What is Web 3.0? What the internet will look like in the future

“What is Web 3.0?” is often asked with a tone of skepticism, apprehension and distrust—similar to when David Letterman teased Bill Gates in a 1995 interview, causing a stir with laughter after he asked, “What about this ‘Internet’ thing? “Do you know anything about that? What the hell is that exactly?”

Gates chatted that the Internet is a place where entities can post the latest information on their homepages and users can send “electronic e-mail” to others around the world. He didn’t know it, but at the time, Microsoft’s co-founder described “Web 1.0,” the era of the Internet between 1991 and 2004, when most users consumers of content — not its creators.
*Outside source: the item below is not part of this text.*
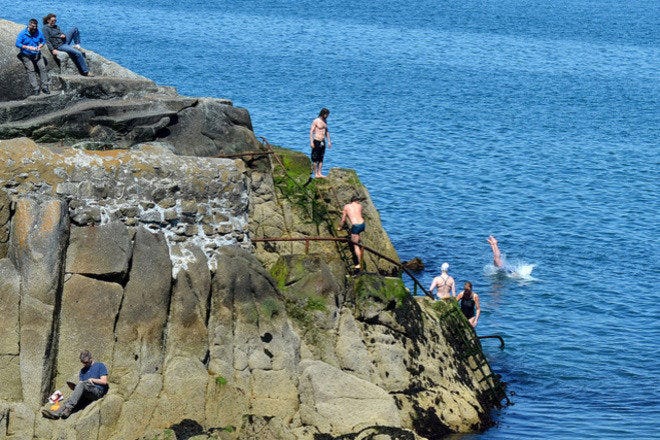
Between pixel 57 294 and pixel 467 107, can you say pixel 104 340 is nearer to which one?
pixel 57 294

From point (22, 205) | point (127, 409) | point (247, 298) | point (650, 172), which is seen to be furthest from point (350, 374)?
point (650, 172)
What is Web 1.0 and Web 2.0?

Technical experts say Web 1.0 was “read-only”. In other words, many browsed websites and absorbed information, but often did not play a major role in generating and distributing content. For example, a typical Web 1.0 user would read news articles on AOL, search websites about their favorite rock bands through Yahoo! search, play some web browser games, jump into a few chat rooms, but user generated content from this internet surfer was few and far between.

Getty Images

Getty Images (Image credit: Future)

In an effort to convince Letterman that Web 1.0 is useful, Gates told him he could look up information on topics that interest him, including cigars and auto racing. A stubborn Letterman waved him off and said, “I’ve got that under control! I am a subscriber to two British magazines devoted entirely to motorsport.”